Zulip Chat Archive

Stream: maths

Topic: More examples about logic reasoning


view this post on Zulip mindwarelab (Apr 26 2019 at 19:08):

Hello, it would be possible to have some basic tautology by examples? I found extremely hard to reconciliate, my knowledge about rules of inference into actual code. Thanks

view this post on Zulip Patrick Massot (Apr 26 2019 at 19:10):

Did you look at https://leanprover.github.io/theorem_proving_in_lean/ and https://leanprover.github.io/logic_and_proof/?

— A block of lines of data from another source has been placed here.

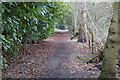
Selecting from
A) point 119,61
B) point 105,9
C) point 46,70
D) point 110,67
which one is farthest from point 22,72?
point 105,9

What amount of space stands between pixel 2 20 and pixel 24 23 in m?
1.44

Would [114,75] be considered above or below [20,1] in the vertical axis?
below

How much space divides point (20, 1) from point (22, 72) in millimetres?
2306

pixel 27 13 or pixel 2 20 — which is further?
pixel 27 13

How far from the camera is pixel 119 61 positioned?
6.20 m

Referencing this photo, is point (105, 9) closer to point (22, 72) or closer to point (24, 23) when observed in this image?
point (24, 23)

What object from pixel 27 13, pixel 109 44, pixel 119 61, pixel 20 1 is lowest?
pixel 119 61

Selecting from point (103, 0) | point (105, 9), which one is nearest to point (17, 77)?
point (105, 9)

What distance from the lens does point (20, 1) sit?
4039 millimetres

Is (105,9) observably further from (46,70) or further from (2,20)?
(2,20)

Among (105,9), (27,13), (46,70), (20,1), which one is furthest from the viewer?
(105,9)

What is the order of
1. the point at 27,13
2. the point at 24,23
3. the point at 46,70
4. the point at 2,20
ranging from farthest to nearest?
the point at 46,70
the point at 24,23
the point at 27,13
the point at 2,20

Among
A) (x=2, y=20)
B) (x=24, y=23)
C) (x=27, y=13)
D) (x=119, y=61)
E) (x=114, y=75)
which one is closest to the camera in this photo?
(x=2, y=20)

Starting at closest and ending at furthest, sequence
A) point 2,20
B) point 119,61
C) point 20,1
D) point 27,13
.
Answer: point 2,20 → point 20,1 → point 27,13 → point 119,61
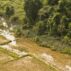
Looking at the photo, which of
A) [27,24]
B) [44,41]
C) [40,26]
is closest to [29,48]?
[44,41]

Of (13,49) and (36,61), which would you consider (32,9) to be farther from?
(36,61)

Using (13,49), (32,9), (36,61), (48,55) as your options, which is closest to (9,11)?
(32,9)

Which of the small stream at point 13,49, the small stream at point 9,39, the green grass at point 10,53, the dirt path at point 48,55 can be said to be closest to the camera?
the dirt path at point 48,55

view this post on Zulip mindwarelab (Apr 26 2019 at 19:15):

Thanks for replying to me so quickly. Yes, I have taken a look and I have currently open, but, I found it extremely hard to reconcile how to do it with what I know anyway. It is far from anything I ever programmed with. A simple, modus pones p and (p->q)->q, seems so complex. (that's a bit my feedback as not used to this kind of proof technologies.)

view this post on Zulip Johan Commelin (Apr 26 2019 at 19:17):

@mindwarelab I don't understand exactly what kind of examples you are looking for. Also, experience has showed this community that it depends very much on your background how we should help you. Are you a mathematician or a computer scientist?

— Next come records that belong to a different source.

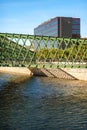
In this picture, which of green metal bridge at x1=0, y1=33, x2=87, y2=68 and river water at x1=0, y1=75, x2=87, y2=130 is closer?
river water at x1=0, y1=75, x2=87, y2=130

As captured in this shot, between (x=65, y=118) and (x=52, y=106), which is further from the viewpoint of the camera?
(x=52, y=106)

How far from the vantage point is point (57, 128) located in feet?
110

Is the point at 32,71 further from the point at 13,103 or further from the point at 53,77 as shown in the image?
the point at 13,103

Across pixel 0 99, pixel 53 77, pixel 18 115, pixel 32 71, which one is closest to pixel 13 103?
pixel 0 99

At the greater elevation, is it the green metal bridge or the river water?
the green metal bridge

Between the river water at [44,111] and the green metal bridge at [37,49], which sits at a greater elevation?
the green metal bridge at [37,49]

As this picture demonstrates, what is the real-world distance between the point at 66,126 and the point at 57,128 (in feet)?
4.24

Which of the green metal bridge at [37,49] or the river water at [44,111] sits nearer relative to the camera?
the river water at [44,111]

view this post on Zulip Johan Commelin (Apr 26 2019 at 19:18):

Do you want:

lemma tautology (X : Type) (x : X) : x = x := rfl

view this post on Zulip mindwarelab (Apr 26 2019 at 19:21):

I am a Bsc. computer science, so my approach is more C style approach to the problems, but I understand this is more a mathematician tool.

I am trying to write the rule of inference of modus pones as I do on paper, so extract the premises and then arrive at a conclusion.

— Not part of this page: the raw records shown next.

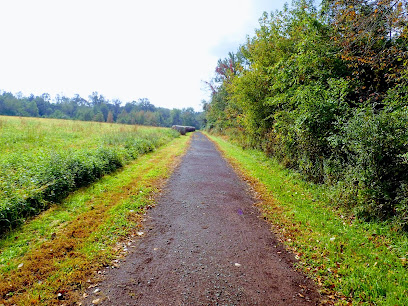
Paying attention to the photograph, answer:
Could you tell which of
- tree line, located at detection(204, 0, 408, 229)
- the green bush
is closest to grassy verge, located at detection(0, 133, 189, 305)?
the green bush

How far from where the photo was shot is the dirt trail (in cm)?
264

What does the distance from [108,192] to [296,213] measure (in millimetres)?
5182

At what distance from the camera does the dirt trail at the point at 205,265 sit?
2.64m

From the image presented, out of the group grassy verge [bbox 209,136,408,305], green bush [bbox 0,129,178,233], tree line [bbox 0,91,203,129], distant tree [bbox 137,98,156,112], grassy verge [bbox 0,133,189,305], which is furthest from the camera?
distant tree [bbox 137,98,156,112]

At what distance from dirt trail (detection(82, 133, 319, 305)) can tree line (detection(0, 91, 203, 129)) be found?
49463mm

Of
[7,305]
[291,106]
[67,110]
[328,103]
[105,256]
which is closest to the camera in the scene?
[7,305]

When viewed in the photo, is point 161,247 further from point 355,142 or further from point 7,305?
point 355,142

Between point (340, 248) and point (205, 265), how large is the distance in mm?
2500

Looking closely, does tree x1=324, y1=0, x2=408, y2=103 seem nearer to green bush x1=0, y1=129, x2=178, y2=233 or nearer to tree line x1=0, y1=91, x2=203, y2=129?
green bush x1=0, y1=129, x2=178, y2=233

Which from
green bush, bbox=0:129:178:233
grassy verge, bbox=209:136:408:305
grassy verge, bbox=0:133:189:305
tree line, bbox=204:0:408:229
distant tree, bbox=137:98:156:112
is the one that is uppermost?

view this post on Zulip Johan Commelin (Apr 26 2019 at 19:22):

Just post some code, we'll give feedback

view this post on Zulip Kevin Buzzard (Apr 26 2019 at 19:22):

Are these examples http://wwwf.imperial.ac.uk/~buzzard/xena/html/source/M1F_introduction/prop_exercises.html of any use?

view this post on Zulip Johan Commelin (Apr 26 2019 at 19:23):

Weren't those written by a mathematician, for mathematicians? :grinning:

view this post on Zulip Kevin Buzzard (Apr 26 2019 at 19:23):

Right. And Theorem Proving In Lean was written by computer scientists for computer scientists.

view this post on Zulip Kevin Buzzard (Apr 26 2019 at 19:24):

So somehow those are the two options available.

view this post on Zulip Johan Commelin (Apr 26 2019 at 19:24):

Fair enough

view this post on Zulip mindwarelab (Apr 26 2019 at 19:24):

Just post some code, we'll give feedback

theorem prop_1 : A ∧ (A → B) → B := sorry
in pseudo code i would write premise1 = A, premise2 = A->B, conclusion = B I am struggluing to chope down some actual LEAN code.

view this post on Zulip Johan Commelin (Apr 26 2019 at 19:24):

@mindwarelab have you had a course on functional programming (Haskell and such)?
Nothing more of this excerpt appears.